Com base na primeira foto da Tianwen-2, o asteroide se assemelha a uma lasca rochosa. “Ele se parece com um fragmento intacto que obtemos em experimentos de impacto em laboratório”, afirmou Raducan.

Um dia, chegou-se a cogitar se Kamoʻoalewa poderia ser um pedaço da nossa própria Lua, criado pelo impacto de um asteroide há milhões de anos. Mas essa hipótese não se sustentou por muito tempo. Os cientistas descobriram que é muito mais provável que ele tenha se originado como um objeto no cinturão principal de asteroides, logo além de Marte.

Um exame preliminar recente usando o telescópio James Webb revelou que se trata de um objeto muito reflexivo, não algo mais escuro e semelhante à Lua. Essa pesquisa identificou ainda indícios de que sua composição superficial lembra a de um tipo raro de meteorito conhecido como aubrito.

Os aubritos são particularmente empolgantes porque podem ter vindo de um objeto semelhante a um asteroide despedaçado, que tinha seus processos geológicos ativos, incluindo aqueles que produziram magma, camadas rochosas e talvez até um núcleo metálico —quase como um planeta em miniatura. É possível que Kamoʻoalewa seja os restos de algo semelhante.

Por enquanto, ninguém tem certeza do que exatamente Kamoʻoalewa pode ser. “É preciso um esforço coordenado entre várias disciplinas para chegar à história que melhor explique tudo”, disse o cientista planetário Benjamin Sharkey, da Universidade de Maryland.

Mas, caso os planos chineses se concretizem, estamos prestes a descobrir.

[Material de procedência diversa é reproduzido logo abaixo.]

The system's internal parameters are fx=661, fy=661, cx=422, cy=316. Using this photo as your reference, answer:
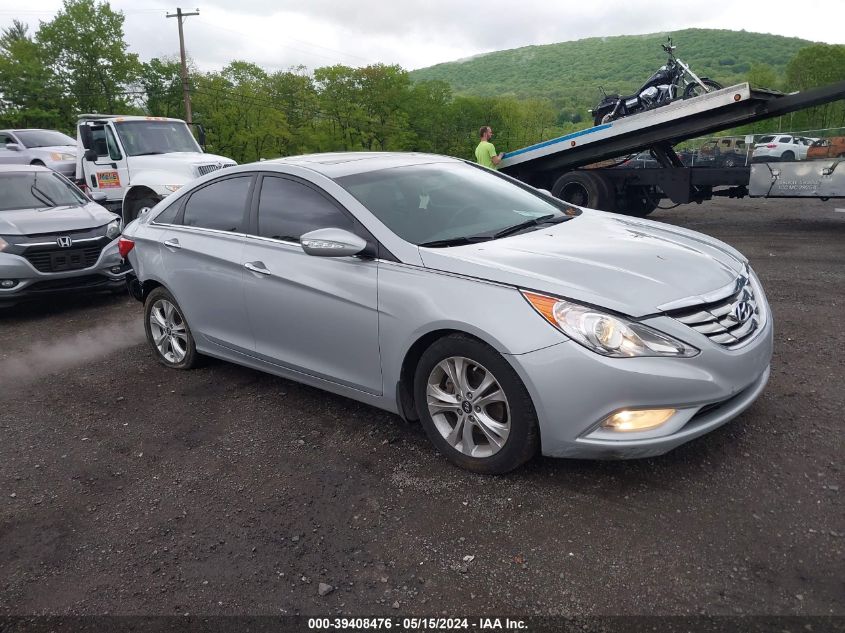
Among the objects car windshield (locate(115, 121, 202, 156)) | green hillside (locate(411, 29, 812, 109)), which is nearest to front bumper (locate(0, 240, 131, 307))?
car windshield (locate(115, 121, 202, 156))

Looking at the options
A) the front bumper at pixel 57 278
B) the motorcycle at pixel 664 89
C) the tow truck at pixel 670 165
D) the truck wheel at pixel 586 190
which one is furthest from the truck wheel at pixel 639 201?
the front bumper at pixel 57 278

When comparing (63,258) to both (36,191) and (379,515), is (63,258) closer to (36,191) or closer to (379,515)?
(36,191)

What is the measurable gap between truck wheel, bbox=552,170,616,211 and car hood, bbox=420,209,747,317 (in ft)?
24.5

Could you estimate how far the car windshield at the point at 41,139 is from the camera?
17.5 meters

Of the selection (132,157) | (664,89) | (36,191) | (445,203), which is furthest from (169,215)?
(664,89)

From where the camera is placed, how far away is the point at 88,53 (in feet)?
170

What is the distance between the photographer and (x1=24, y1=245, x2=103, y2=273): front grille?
22.7 feet

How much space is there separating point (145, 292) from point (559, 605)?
13.6ft

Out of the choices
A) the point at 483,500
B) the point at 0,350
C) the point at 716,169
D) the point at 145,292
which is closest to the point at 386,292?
the point at 483,500

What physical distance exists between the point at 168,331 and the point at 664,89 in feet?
29.0

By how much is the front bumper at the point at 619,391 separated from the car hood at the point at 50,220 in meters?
6.22

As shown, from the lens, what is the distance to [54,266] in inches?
277

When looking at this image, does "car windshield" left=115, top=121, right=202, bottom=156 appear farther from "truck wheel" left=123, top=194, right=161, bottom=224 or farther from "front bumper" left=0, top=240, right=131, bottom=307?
"front bumper" left=0, top=240, right=131, bottom=307

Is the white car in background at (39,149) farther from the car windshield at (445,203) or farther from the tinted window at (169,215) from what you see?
the car windshield at (445,203)
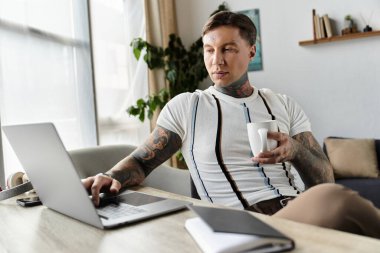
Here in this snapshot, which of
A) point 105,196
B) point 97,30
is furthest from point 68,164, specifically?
point 97,30

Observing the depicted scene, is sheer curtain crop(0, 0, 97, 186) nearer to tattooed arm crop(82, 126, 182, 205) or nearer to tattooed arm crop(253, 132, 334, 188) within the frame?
tattooed arm crop(82, 126, 182, 205)

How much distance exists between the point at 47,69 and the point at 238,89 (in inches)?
64.9

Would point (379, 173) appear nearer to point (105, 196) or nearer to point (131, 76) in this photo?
point (131, 76)

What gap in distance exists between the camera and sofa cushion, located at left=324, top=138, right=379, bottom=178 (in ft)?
10.2

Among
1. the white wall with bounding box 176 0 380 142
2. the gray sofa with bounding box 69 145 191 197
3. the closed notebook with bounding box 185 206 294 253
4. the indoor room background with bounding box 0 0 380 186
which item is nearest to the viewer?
the closed notebook with bounding box 185 206 294 253

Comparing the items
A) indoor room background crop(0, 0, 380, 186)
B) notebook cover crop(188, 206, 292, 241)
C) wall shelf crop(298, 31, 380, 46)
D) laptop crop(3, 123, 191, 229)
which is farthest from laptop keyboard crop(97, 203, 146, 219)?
wall shelf crop(298, 31, 380, 46)

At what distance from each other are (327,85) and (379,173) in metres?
0.96

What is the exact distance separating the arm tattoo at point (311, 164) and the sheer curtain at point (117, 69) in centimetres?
210

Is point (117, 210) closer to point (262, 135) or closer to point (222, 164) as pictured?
point (262, 135)

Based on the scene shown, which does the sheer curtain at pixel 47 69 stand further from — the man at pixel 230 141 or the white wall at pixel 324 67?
the white wall at pixel 324 67

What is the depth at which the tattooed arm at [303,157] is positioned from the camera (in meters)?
1.11

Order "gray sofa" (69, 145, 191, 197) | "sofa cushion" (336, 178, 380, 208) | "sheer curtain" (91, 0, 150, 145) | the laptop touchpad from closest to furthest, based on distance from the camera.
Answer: the laptop touchpad → "gray sofa" (69, 145, 191, 197) → "sofa cushion" (336, 178, 380, 208) → "sheer curtain" (91, 0, 150, 145)

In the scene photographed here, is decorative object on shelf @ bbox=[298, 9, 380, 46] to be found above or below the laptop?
above

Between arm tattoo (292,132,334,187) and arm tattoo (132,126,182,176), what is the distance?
457mm
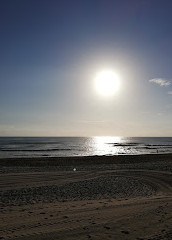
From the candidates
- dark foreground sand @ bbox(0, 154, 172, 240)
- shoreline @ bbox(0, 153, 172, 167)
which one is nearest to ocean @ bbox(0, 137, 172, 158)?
shoreline @ bbox(0, 153, 172, 167)

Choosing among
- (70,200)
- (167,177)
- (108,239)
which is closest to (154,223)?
(108,239)

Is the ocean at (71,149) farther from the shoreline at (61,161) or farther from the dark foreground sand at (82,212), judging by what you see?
the dark foreground sand at (82,212)

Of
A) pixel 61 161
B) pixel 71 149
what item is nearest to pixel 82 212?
pixel 61 161

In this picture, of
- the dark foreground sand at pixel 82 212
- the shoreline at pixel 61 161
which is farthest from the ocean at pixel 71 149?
the dark foreground sand at pixel 82 212

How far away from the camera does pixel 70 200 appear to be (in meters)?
10.8

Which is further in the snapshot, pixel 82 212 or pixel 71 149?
pixel 71 149

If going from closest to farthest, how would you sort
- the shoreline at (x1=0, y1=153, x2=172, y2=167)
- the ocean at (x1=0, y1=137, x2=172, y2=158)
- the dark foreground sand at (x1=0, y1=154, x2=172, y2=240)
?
1. the dark foreground sand at (x1=0, y1=154, x2=172, y2=240)
2. the shoreline at (x1=0, y1=153, x2=172, y2=167)
3. the ocean at (x1=0, y1=137, x2=172, y2=158)

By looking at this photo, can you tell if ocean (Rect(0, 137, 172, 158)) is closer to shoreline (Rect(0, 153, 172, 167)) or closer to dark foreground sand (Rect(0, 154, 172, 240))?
shoreline (Rect(0, 153, 172, 167))

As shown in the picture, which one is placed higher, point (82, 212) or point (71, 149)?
point (82, 212)

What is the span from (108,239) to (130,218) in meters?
2.05

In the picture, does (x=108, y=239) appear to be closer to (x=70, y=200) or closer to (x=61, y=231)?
(x=61, y=231)

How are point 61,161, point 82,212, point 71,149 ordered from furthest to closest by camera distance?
point 71,149, point 61,161, point 82,212

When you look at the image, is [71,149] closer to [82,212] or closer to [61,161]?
[61,161]

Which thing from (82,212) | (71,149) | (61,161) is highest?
(82,212)
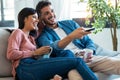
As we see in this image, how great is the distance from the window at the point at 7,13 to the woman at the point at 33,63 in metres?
1.93

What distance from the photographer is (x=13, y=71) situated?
2.00 meters

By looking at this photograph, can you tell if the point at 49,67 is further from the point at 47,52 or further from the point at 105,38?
the point at 105,38

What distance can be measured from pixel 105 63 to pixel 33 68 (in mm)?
638

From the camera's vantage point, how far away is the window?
13.0 ft

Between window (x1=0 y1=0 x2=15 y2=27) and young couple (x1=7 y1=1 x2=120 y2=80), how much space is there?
1669 millimetres

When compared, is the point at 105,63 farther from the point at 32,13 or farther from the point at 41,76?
the point at 32,13

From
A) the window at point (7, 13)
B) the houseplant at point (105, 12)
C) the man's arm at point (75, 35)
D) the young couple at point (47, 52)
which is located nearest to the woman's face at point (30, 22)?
the young couple at point (47, 52)

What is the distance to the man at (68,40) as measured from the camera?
80.7 inches

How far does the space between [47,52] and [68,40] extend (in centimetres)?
20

Em algum momento nos próximos meses, a Tianwen-2 mergulhará em direção a Kamoʻoalewa e tentará extrair parte de seus detritos rochosos de várias maneiras, incluindo o uso de jatos de gás para agitar os grãos da superfície e colocá-los em um recipiente, além de se ancorar ao asteroide antes de perfurá-lo.

Se tiver sucesso nessa etapa, a espaçonave partirá de Kamoʻoalewa com o material coletado em abril de 2027.

O asteroide, porém, não deve facilitar as coisas para a China.

Quando os EUA e o Japão regressaram com amostras de asteroides para a Terra, eram objetos pedregosos mal sustentados pela própria gravidade. Embora a interação com eles tenha apresentado seus próprios desafios de voo espacial, recolhê-los em uma cápsula de armazenamento não foi tão difícil.

Já Kamoʻoalewa pode ser uma rocha sólida e rígida. “Será a primeira vez que visitaremos algo assim”, afirmou Andy Rivkin, pesquisador de defesa planetária no Laboratório de Física Aplicada Johns Hopkins, em Laurel, Maryland.

O nome havaiano da quase-lua significa objeto celestial oscilante. Como ele gira em torno de si mesmo uma vez a cada 28 minutos, é como um pião girando rapidamente —algo que poderia colocar em risco o pouso da Tianwen-2.

E o fato de Kamoʻoalewa ser tão pequeno significa que a Tianwen-2, com cerca de 2 toneladas, poderia ter um efeito desproporcional sobre o asteroide. “A esperança é que, durante a perfuração, a espaçonave não o empurre para uma órbita diferente, dado que seus tamanhos relativos são tão semelhantes”, disse Raducan.